Kelly lets us know over and over that he’s not inventing these ideas, he’s just bringing them down to the layman’s level, like Malcolm Gladwell. I love, for example, this passage:
It took several billion years on Earth for unicellular life to evolve. And it took another billion years or so for that single-celled life to evolve multi-cellular arrangements—each cell touching a few cells near it to make a living spherical organism. At first, the sphere was the only form multicellular life could take because its cells had to be near one another to coordinate their functions. After another billion years, life eventually evolved the first cellular neuron—a thin strand of tissue—which enabled two cells to communicate over a distance. With that single enabling innovation, the variety of life boomed. With neurons, life no longer had to remain bounded in a blob. It was possible to arrange cells into almost any shape, size, and function. Butterflies, orchids, and kangaroos all became possible. …
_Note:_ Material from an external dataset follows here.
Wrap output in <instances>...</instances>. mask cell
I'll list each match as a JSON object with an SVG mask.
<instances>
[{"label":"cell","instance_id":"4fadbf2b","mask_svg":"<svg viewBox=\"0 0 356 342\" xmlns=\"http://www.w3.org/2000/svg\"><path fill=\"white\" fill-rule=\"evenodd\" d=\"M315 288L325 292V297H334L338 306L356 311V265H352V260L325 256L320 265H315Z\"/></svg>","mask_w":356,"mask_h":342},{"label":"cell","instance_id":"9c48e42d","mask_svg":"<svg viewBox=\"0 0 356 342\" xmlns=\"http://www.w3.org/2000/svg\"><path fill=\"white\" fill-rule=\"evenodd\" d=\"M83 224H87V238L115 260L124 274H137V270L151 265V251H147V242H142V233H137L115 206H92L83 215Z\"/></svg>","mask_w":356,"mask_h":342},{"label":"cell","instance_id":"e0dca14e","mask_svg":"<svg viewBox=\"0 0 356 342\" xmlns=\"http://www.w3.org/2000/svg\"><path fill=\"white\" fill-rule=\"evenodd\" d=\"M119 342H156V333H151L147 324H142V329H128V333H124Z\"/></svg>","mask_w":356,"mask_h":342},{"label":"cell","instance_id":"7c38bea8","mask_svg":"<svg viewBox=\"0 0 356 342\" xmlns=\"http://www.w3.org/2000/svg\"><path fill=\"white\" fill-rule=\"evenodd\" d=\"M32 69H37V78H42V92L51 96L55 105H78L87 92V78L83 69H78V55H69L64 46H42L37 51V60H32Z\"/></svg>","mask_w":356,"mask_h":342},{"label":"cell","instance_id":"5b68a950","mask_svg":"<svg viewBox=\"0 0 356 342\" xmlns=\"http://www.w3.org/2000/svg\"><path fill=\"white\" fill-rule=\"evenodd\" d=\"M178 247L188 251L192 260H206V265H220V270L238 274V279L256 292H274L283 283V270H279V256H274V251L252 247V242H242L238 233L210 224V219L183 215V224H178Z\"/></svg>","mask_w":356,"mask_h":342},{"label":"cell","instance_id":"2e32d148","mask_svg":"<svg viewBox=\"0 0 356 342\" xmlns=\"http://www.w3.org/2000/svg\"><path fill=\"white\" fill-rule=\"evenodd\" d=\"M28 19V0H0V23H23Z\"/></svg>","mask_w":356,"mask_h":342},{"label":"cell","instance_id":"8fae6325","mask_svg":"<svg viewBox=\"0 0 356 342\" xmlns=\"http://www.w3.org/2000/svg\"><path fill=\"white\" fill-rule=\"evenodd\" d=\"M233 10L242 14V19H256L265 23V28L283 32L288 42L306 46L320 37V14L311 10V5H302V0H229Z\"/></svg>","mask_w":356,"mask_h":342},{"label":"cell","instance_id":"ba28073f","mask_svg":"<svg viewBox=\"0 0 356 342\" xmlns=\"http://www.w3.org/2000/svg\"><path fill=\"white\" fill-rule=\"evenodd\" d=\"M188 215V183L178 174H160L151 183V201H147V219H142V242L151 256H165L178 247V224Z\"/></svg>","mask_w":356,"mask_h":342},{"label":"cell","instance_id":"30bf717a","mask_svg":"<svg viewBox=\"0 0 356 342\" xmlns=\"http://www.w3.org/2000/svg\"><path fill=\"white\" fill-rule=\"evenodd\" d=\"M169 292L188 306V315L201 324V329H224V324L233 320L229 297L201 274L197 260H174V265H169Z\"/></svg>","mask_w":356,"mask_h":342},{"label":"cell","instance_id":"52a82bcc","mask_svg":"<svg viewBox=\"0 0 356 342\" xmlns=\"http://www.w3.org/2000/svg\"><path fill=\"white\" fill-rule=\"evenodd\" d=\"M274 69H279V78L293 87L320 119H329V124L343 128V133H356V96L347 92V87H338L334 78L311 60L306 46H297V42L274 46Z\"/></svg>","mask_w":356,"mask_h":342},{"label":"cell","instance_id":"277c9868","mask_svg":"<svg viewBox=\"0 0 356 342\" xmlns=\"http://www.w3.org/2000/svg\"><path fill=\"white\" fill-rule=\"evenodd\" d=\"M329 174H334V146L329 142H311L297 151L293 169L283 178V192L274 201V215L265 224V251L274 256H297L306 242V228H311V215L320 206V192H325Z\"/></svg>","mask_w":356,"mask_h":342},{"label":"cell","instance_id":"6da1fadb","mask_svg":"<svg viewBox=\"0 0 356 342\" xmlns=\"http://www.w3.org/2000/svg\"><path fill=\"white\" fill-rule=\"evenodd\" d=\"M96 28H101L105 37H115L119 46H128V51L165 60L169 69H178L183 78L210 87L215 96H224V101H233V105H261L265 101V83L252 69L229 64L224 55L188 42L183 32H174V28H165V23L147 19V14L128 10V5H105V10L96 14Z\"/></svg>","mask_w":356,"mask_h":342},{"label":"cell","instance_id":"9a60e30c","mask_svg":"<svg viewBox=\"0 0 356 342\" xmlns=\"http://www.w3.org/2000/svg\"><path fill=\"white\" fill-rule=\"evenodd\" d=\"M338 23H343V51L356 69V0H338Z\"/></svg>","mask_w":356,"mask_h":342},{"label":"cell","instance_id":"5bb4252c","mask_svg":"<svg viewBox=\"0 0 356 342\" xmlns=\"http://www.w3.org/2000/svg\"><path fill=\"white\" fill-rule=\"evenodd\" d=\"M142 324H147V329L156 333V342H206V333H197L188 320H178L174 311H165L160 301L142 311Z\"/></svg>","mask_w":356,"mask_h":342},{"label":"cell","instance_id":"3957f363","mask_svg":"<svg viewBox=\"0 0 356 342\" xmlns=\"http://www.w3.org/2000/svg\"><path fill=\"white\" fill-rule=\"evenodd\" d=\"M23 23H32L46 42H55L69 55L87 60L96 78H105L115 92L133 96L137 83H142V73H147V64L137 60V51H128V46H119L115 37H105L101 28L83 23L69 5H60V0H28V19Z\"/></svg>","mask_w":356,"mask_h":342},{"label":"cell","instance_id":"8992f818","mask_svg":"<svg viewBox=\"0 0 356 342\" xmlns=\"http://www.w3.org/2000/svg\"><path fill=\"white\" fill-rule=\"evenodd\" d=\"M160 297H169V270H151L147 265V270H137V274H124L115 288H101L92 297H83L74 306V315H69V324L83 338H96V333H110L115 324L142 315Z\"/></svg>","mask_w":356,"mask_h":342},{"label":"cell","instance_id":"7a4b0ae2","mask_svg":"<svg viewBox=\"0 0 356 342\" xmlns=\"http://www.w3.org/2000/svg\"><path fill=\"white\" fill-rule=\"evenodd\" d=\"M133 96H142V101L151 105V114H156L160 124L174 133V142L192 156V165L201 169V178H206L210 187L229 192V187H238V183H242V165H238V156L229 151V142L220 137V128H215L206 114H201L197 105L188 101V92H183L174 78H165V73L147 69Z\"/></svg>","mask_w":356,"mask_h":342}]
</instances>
Silicon chips linked into high-bandwidth channels are the neurons of our culture. Until this moment, our economy has been in the multicellular stage. Our industrial age has required each customer or company to almost physically touch one another. Our firms and organizations resemble blobs. Now, by the enabling invention of silicon and glass neurons, a million new forms are possible. … Unimaginable forms of commerce can now coalesce in this new economy. We are about to witness an explosion of entities built on relationships and technology that will rival the early days of life on Earth in their variety.
Kelly’s neurons-to-butterflies metaphor totally trumps Tom Friedman’s world-is-flat shtick.
I may be overselling it, but this book rocked. And you don’t even have to buy it. The whole thing’s online.
Philip Roth, The Plot Against America: TK.
All right, folks. Spill it. What books were on your bedstands last month?